To halt noise-cancelling and music, cover entire control surface with palm of right hand. Release to reengage.

To take a phone call, double-tap the center of the surface. To end the call, double-tap again.

To use Alexa, install Alexa application on phone. Open Sony phone application and set NC/AMBIENT button as the Amazon Alexa button. Press NC/AMBIENT button to use Alexa. This may negate using this button to optimize noise-cancellation.

Sony advises never to leave headphones in a parked vehicle.

Sony WH-1000XM3 headphones go bong interrupting music

Sony WH-1000XM3 headphones go bong periodically interrupting the music playing. This is because of the headphones changing the noise-cancelling profile. If adaptive noise-cancelling is deactivated—this is done in the phone application—it won't do this anymore. USB External Sound Card with SPDIFF Digital Audio

In my development host, tirion, I attempted to replace the graphics adapter (EVGA NVIDIA GeForce 730) with a new one, but the new one didn't work out so well. Unfortunately, removing the new card and re-installing the GeForce 730 left the on-board (Asus TUF GAMING B460M-PLUS (WI-FI) Micro ATX LGA1200 Motherboard) in a horrible state that I could not fix. It made sounds beating like a drum; produced a shrill note that rose in pitch like a siren until out of sight, then stopped and started again.

Of course, I tried swapping out the speakers in case they had gone bad. I have been having clicking problems (like the drumming) for weeks when changing workspaces, powering up, etc.

Here is the user manual.

I cast around for an audio card solution and found an externally mounted solution for under $40 including a 4-year protection plan. I attached it to a rear USB port and plugged in the green line to my age-old Altec-Lansing sound system. Then I fired up my computer and sound just worked. I may move my microphone over to this device if it no longer works plugged in where it is.

My own StarTech set-up...

(Last time I fussed with this: 20 July 2022)

In my case, I have the StarTech device described above set up thus:

  1. The braided USB connector that came with the device is plugged into my Linux host.
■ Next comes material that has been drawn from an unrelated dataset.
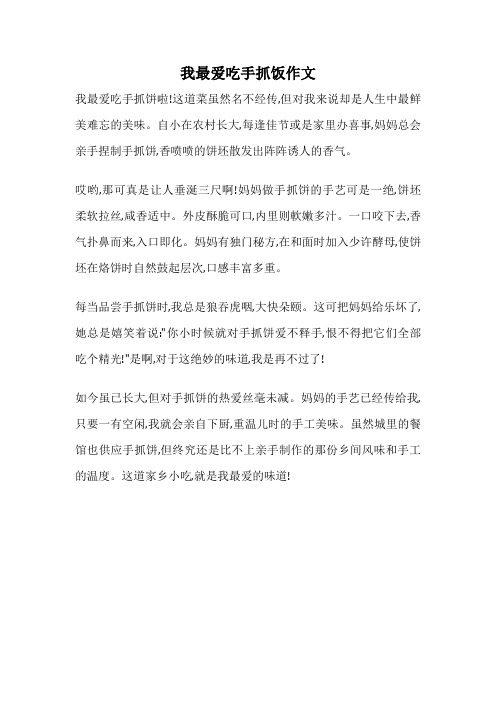 我最爱吃手抓饭作文

我最爱吃手抓饼啦!这道菜虽然名不经传,但对我来说却是人生中最鲜美难忘的美味。自小在农村长大,每逢佳节或是家里办喜事,妈妈总会亲手捏制手抓饼,香喷喷的饼坯散发出阵阵诱人的香气。

哎哟,那可真是让人垂涎三尺啊!妈妈做手抓饼的手艺可是一绝,饼坯柔软拉丝,咸香适中。外皮酥脆可口,内里则軟嫩多汁。一口咬下去,香气扑鼻而来,入口即化。妈妈有独门秘方,在和面时加入少许酵母,使饼坯在烙饼时自然鼓起层次,口感丰富多重。

每当品尝手抓饼时,我总是狼吞虎咽,大快朵颐。这可把妈妈给乐坏了,她总是嬉笑着说:"你小时候就对手抓饼爱不释手,恨不得把它们全部吃个精光!"是啊,对于这绝妙的味道,我是再不过了!

如今虽已长大,但对手抓饼的热爱丝毫未减。妈妈的手艺已经传给我,只要一有空闲,我就会亲自下厨,重温儿时的手工美味。虽然城里的餐馆也供应手抓饼,但终究还是比不上亲手制作的那份乡间风味和手工的温度。这道家乡小吃,就是我最爱的味道!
I did not need any driver (only Windows drivers are available anyway).
  2. I have a micro-stereo cable plugged into the green output connector on my host's backplane and then into the StarTech's LINE-IN connector. (Yeah, I'm not sure why either and I think that, originally, I didn't have this and it was working without it.)
  3. I have a second micro-stereo cable running from the StarTech's FRONT (2.1) connector to my (Altec Lansing) speaker system.
  4. I have my stand-alone microphone's micro-stereo cable plugged into the L[EFT] MONO connector on the side of the StarTech device.

This is how I am getting audio out (speakers) and -in (microphone). Here's what that looked like on 2022-08-02:

Webcam diagnostics

The most frequent problem with a webcam is that it's not recognized by anything like Skype, cheese or guvcview, however, this last one will "work harder" at finding it and, once it has, the former two may begin to work. (I'm not an expert, this is only an observation and I might be drawing a false conclusion.)
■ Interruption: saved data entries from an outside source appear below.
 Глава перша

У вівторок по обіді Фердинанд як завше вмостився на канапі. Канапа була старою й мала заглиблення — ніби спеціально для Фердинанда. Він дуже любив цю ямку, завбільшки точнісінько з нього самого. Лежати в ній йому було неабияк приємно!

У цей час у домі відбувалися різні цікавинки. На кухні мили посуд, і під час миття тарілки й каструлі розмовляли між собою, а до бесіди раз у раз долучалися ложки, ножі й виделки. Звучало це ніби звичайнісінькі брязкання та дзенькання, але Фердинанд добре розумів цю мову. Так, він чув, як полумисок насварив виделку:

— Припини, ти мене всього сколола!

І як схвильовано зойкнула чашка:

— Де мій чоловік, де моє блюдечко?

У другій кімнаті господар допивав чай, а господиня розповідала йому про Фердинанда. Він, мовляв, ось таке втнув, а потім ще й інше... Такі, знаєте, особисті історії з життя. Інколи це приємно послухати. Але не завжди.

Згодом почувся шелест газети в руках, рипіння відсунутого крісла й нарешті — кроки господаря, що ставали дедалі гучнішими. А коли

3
Diagnosing starts by installing then running cheese and also guvcview:

$ sudo apt-get install cheese
$ sudo apt-get install guvcview
$ which guvcview
$ guvcview

If this utility doesn't find your camera, terminate guvcview. Yank your camera from its USB, count to 20, then plug it back in. Retry guvcview. It might work, whereupon, cheese and Skype probably will too.

$ which cheese
$ cheese


Note that, in the past at least, Skype required 32-bit library support for cameras. You might do this to see if you already have it:

$ sudo dpkg --list | grep [i]a32
ii  ia32-libs                                     2020.05.27                          amd64

Then, if not, install it thus. (This should not hurt your 64-bit Linux installation, but only ensure the presence of 32-bit libraries whenever an application asks to use them):

$ sudo apt-get install ia32-libs

You probably do not need to restart your system.